Reproduce, word for word, the part of the electric grid introduction that opens with the words containing "Introduction" and closes with "change brings risk.".

DOCUMENT SEGMENT:
-- START --

Introduction

Industry 4.0 is dawning, and digitalization, decarbonization, and decentralization (aka D3) are fueling the electric grid (r)evolution. D3, in turn, creates opportunities for immense value creation, but invokes new technologies and design concepts, and change brings risk.

The emerging cyber-physical grid — with proliferating distributed energy resources (PV, wind, gensets, batteries, etc.); embedded controllers; intelligent sensors; communication links; large data; multilayered distributed digital control; and cloud software — is forcing industry leaders to embrace new design, test, deployment and lifecycle maintenance tools and processes.

Twentieth-century power systems incorporated the physics of electro-mechanical systems – dominated by inductive generators, motors, and transformers – which eventually grew into the synchronized grid that has been called the world’s largest machine. Cyber-physical systems bring not only dramatic increases in data but fundamentally different power devices. The inverters, power converters, and motor drives that are being installed in homes, infrastructure, and factories today utilize rapid digital electronic power switching to manipulate currents, voltages, frequency, and other attributes as needed. Their flexibility delivers a dramatic increase in possible system behaviors and interactions that cannot be adequately analyzed with classical engineering tools. Model-based methods, such as Controller Hardware in the Loop (C-HIL) tools, are beginning to supercharge power electronics and microgrid design as well as deployment processes.

-- END --

DATA SECTION:
-- START --

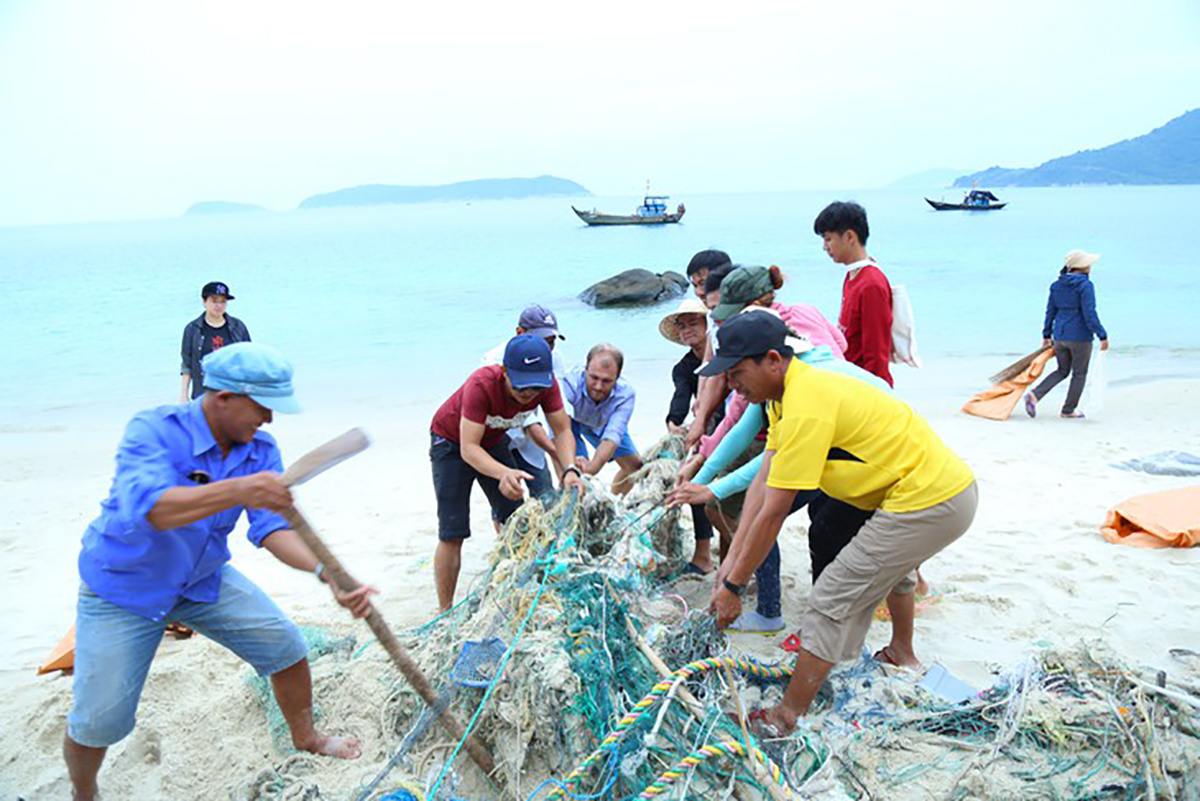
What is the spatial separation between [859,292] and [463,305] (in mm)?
22582

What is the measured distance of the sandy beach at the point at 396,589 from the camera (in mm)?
3131

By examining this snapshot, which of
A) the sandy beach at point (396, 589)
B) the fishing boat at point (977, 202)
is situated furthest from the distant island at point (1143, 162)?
the sandy beach at point (396, 589)

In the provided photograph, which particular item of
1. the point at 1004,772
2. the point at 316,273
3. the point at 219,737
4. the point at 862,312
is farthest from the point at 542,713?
the point at 316,273

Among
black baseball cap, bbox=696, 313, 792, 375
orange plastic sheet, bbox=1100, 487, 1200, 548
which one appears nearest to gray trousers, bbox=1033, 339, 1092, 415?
orange plastic sheet, bbox=1100, 487, 1200, 548

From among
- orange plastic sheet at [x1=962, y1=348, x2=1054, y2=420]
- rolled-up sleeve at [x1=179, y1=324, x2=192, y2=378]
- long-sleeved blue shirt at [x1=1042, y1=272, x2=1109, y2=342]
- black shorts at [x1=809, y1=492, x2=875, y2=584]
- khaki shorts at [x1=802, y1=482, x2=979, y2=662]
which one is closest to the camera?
khaki shorts at [x1=802, y1=482, x2=979, y2=662]

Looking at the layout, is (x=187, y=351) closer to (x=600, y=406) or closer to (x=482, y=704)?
(x=600, y=406)

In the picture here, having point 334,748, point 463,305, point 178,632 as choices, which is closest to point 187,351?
point 178,632

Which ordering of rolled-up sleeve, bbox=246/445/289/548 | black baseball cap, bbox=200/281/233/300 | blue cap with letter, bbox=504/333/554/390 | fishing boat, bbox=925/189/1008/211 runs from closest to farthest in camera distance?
rolled-up sleeve, bbox=246/445/289/548, blue cap with letter, bbox=504/333/554/390, black baseball cap, bbox=200/281/233/300, fishing boat, bbox=925/189/1008/211

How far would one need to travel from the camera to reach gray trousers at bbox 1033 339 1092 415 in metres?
8.59

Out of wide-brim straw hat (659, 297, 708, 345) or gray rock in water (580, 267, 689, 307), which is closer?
wide-brim straw hat (659, 297, 708, 345)

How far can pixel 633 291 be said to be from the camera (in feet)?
74.4

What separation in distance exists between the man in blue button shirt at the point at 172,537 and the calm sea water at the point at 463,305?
9.32 meters

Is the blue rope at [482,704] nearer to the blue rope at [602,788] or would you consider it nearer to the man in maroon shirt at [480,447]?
the blue rope at [602,788]

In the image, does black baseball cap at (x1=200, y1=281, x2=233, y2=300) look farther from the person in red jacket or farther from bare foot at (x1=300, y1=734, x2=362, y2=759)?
the person in red jacket
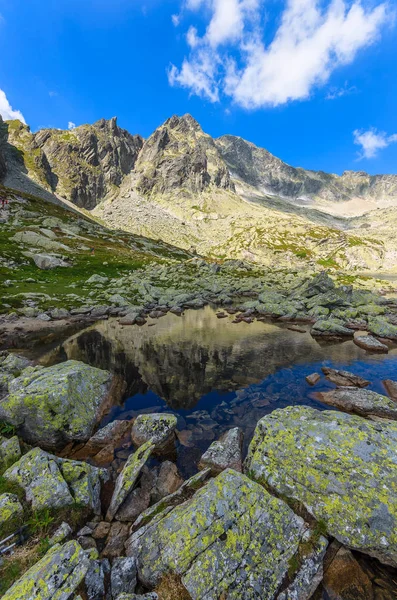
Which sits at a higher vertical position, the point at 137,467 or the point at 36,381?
the point at 36,381

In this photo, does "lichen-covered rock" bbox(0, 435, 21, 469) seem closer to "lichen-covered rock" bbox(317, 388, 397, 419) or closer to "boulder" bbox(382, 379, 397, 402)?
"lichen-covered rock" bbox(317, 388, 397, 419)

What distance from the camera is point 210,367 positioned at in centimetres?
2128

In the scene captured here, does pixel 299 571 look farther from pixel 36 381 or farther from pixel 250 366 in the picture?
pixel 250 366

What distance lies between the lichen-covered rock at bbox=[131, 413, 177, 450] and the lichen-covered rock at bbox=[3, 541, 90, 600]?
5.35 metres

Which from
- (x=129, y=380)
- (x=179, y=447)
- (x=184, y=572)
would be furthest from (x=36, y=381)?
(x=184, y=572)

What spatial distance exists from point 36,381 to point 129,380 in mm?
6666

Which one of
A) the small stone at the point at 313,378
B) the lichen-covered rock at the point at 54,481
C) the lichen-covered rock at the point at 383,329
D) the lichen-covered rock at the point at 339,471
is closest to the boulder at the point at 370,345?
the lichen-covered rock at the point at 383,329

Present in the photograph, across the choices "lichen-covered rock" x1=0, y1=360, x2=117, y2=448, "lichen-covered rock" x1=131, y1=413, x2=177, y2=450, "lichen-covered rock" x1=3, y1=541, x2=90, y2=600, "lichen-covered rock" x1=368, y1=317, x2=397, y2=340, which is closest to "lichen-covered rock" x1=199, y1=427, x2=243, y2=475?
"lichen-covered rock" x1=131, y1=413, x2=177, y2=450

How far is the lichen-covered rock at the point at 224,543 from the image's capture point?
19.4 feet

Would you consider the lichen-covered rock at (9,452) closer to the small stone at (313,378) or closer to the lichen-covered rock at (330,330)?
the small stone at (313,378)

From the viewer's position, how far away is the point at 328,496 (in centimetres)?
769

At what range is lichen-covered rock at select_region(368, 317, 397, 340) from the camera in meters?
28.8

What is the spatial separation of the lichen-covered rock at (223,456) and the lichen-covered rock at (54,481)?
412 cm

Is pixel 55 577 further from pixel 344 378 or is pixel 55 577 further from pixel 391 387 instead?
pixel 391 387
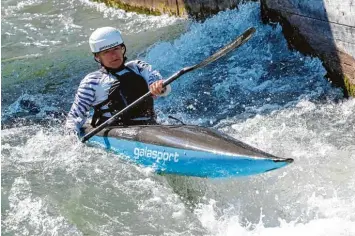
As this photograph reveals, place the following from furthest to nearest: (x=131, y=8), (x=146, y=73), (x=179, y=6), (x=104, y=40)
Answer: (x=131, y=8) → (x=179, y=6) → (x=146, y=73) → (x=104, y=40)

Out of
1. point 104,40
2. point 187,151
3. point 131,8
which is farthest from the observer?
point 131,8

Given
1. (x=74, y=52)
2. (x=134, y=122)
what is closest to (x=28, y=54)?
(x=74, y=52)

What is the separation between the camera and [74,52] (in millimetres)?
10656

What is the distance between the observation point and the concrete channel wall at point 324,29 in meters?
6.91

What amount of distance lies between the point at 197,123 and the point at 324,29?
6.28 ft

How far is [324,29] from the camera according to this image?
735 cm

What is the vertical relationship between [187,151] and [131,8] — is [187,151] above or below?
above

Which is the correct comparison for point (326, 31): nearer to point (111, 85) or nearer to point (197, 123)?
point (197, 123)

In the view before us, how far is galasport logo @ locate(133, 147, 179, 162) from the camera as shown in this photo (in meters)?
5.24

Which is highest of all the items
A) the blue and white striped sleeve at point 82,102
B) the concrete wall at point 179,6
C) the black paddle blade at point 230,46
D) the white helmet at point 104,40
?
the white helmet at point 104,40

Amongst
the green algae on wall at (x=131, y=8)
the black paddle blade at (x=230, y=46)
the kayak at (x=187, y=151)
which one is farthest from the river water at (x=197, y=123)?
the black paddle blade at (x=230, y=46)

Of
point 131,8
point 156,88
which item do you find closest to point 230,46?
point 156,88

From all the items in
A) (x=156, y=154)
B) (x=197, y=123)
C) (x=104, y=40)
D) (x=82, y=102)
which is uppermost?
(x=104, y=40)

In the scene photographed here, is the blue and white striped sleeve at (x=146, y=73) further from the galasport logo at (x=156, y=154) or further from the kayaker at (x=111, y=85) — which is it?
the galasport logo at (x=156, y=154)
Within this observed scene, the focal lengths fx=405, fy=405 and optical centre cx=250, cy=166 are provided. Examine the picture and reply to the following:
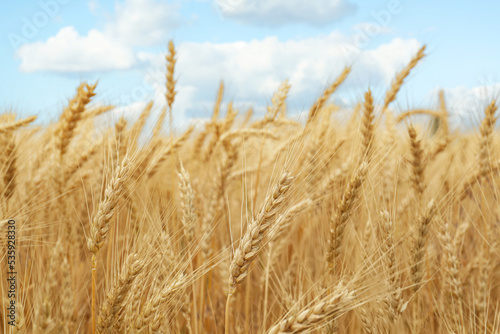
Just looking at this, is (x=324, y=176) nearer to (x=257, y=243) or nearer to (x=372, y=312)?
(x=372, y=312)

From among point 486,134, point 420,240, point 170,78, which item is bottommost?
point 420,240

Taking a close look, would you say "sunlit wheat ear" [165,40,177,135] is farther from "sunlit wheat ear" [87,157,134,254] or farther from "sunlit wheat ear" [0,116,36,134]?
"sunlit wheat ear" [87,157,134,254]

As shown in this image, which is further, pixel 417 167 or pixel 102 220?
pixel 417 167

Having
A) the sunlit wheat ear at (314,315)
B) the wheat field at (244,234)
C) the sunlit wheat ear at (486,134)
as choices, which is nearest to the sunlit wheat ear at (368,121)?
the wheat field at (244,234)

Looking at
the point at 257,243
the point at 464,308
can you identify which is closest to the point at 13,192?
the point at 257,243

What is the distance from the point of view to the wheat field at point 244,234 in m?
1.26

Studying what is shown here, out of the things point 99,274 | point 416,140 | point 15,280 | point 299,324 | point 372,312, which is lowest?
point 99,274

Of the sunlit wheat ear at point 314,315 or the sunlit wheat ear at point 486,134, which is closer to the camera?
the sunlit wheat ear at point 314,315

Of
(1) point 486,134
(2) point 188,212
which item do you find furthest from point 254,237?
(1) point 486,134

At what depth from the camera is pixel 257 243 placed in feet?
3.64

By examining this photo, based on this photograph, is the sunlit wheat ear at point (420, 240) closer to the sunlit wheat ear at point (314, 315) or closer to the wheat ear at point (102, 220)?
the sunlit wheat ear at point (314, 315)

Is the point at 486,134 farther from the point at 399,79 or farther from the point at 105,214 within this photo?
the point at 105,214

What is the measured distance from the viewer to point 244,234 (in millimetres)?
1183

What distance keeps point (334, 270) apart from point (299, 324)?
1.95ft
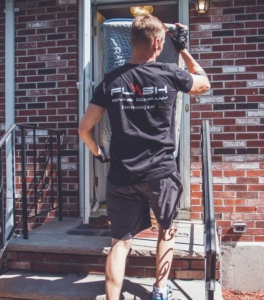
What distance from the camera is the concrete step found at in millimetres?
2523

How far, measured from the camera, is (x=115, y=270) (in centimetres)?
216

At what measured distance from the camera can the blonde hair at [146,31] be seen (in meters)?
2.09

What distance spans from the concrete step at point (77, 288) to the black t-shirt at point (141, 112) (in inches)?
33.2

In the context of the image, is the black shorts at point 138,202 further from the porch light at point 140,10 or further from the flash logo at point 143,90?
the porch light at point 140,10

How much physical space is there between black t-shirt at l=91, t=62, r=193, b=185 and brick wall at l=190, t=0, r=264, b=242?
1547 millimetres

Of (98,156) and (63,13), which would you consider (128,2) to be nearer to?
(63,13)

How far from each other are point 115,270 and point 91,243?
80 centimetres

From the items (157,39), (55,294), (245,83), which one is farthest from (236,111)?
(55,294)

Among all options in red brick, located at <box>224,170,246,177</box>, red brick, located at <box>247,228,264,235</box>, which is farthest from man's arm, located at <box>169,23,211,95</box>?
red brick, located at <box>247,228,264,235</box>

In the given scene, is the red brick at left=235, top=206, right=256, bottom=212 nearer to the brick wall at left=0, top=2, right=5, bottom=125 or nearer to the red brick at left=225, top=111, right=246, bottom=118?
the red brick at left=225, top=111, right=246, bottom=118

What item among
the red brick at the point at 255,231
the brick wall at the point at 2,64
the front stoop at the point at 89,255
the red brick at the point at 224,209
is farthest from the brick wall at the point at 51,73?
the red brick at the point at 255,231

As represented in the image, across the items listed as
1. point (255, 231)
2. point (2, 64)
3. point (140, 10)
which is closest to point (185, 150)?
point (255, 231)

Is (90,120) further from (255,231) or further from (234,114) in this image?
(255,231)

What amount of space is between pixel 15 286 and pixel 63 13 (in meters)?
2.59
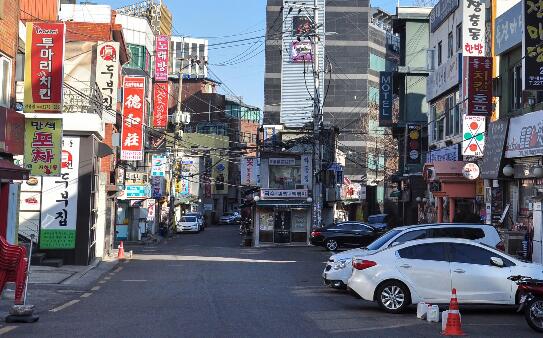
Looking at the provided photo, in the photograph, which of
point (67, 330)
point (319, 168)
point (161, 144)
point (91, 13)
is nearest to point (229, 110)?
point (161, 144)

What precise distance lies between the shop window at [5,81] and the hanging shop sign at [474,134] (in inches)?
697

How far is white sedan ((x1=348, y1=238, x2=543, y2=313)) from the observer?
1552cm

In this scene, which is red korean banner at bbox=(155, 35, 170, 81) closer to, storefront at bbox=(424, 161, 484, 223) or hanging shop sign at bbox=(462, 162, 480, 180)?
storefront at bbox=(424, 161, 484, 223)

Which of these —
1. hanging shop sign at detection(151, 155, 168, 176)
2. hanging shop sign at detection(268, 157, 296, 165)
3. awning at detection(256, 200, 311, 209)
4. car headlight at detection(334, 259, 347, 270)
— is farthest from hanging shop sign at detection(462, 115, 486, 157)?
hanging shop sign at detection(151, 155, 168, 176)

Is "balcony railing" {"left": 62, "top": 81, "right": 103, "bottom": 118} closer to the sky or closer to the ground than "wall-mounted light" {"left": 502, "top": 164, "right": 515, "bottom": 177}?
closer to the sky

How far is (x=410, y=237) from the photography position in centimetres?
2027

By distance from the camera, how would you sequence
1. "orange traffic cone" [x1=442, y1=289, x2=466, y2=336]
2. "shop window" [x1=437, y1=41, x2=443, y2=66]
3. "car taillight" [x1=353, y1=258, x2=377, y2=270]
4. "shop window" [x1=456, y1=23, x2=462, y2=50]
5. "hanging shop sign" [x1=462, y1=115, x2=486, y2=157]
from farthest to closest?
"shop window" [x1=437, y1=41, x2=443, y2=66]
"shop window" [x1=456, y1=23, x2=462, y2=50]
"hanging shop sign" [x1=462, y1=115, x2=486, y2=157]
"car taillight" [x1=353, y1=258, x2=377, y2=270]
"orange traffic cone" [x1=442, y1=289, x2=466, y2=336]

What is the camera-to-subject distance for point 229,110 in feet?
387

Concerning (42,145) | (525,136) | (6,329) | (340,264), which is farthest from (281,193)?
(6,329)

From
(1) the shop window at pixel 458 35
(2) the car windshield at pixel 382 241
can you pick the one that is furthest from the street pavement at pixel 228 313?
(1) the shop window at pixel 458 35

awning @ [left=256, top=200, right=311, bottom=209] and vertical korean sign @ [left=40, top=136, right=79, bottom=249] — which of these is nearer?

-- END --

ANSWER FOR THIS EXERCISE:
Introduction

Industry 4.0 is dawning, and digitalization, decarbonization, and decentralization (aka D3) are fueling the electric grid (r)evolution. D3, in turn, creates opportunities for immense value creation, but invokes new technologies and design concepts, and change brings risk.